_回答する設問_
**A)** 以下の文書抜粋で「はじめ、視聴する我々は」で始まる段落を、主な内容を残してより短くまとめてください。
**B)** 以下の文書抜粋によると、息子は自分の結婚式の後、どれほどの期間、父親と会話をしなかったのでしょうか。
**C)** 以下の文書抜粋に記されている、父親の話に対する息子の感情や態度をすべて挙げてください。

_文書抜粋_
'''

というのも、子供のころには大好きだった父親の話が、大人になってからは信じられなくなり、恥ずかしく思ったりする中で、素直になれなかったためです。
きっかけとなったのは主役であるはずの自分の結婚式で、父親のいつものホラ話によって、いいところをもっていかられてしまってから3年間、彼は父親と会話をしなかったほどです。
「ビックフィッシュ」は、そんな嘘つきな父親と、そんな父親を認めることのできない息子との、和解をテーマにしているところが面白い作品となっています。
本作品は、あくまで父親の語りを再現しているものとなっており、どれが本当で、嘘なのかもわからないようになっています。
はじめ、視聴する我々は、息子の視点を通じて父親の話を聞いていきますが、やがて、ファンタジーの世界に浸りはじめ、やがては、その境界線に対して、どちらがいいのか、ということを問われるようになっています。

'''

_提示された記録_

'''

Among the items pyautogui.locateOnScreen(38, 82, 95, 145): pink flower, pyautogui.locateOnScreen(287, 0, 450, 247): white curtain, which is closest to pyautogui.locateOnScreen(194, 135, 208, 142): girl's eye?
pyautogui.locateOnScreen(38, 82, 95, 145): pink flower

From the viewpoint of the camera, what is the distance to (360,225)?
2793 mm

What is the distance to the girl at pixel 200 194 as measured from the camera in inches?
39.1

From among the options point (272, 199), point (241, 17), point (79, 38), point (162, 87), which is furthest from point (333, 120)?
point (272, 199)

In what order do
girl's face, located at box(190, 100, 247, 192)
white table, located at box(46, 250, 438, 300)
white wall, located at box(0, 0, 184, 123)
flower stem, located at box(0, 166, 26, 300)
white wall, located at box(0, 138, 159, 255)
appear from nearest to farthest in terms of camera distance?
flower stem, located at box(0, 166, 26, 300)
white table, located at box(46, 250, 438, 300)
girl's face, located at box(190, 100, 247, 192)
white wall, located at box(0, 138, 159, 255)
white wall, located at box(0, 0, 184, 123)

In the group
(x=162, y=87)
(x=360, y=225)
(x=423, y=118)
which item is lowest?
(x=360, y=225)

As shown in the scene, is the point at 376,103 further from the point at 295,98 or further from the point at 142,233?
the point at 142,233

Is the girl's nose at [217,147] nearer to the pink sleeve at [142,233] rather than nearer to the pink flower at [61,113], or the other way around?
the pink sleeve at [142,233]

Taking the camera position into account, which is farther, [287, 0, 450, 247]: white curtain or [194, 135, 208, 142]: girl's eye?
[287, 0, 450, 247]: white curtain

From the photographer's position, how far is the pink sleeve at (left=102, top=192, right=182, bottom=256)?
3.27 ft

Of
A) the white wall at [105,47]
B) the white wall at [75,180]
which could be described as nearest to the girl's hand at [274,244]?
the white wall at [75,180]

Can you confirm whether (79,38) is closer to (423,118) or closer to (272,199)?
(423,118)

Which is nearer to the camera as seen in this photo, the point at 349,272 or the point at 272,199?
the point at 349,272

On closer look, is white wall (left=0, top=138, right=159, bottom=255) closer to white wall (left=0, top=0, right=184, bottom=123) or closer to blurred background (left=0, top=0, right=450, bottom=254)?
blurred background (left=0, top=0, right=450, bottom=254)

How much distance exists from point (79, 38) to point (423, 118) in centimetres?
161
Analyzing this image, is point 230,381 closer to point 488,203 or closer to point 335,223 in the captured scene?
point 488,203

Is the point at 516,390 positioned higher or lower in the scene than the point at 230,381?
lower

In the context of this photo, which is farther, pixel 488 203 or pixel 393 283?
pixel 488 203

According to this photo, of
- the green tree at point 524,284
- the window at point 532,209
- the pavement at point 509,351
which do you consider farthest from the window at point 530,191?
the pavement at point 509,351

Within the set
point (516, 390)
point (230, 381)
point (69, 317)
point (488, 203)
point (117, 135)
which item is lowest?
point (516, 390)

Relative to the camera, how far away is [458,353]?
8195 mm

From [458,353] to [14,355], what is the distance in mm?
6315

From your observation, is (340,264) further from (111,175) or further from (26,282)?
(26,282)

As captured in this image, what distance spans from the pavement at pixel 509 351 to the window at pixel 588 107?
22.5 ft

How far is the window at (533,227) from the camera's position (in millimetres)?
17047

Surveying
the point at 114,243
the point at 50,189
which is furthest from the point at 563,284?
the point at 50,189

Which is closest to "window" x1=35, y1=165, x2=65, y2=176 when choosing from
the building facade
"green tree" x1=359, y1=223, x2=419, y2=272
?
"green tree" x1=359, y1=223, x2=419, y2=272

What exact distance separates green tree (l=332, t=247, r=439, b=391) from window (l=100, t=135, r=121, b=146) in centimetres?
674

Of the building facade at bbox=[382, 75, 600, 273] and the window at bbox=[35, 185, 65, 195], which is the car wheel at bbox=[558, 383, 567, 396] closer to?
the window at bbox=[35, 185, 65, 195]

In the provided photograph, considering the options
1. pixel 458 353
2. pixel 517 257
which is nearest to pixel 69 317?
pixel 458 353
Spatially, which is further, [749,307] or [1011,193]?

'''

_記述式の回答_
**A)** 視聴者は最初、息子の視点から父親の話を聞きますが、次第にファンタジーの世界に浸っていき、最後には現実と空想の境界についてどちらがよいのかを問われるようになります。

**B)** 3年間です。

**C)**
- 子供のころは大好きだった
- 大人になってからは信じられなくなった
- 恥ずかしく思った
- 素直になれなかった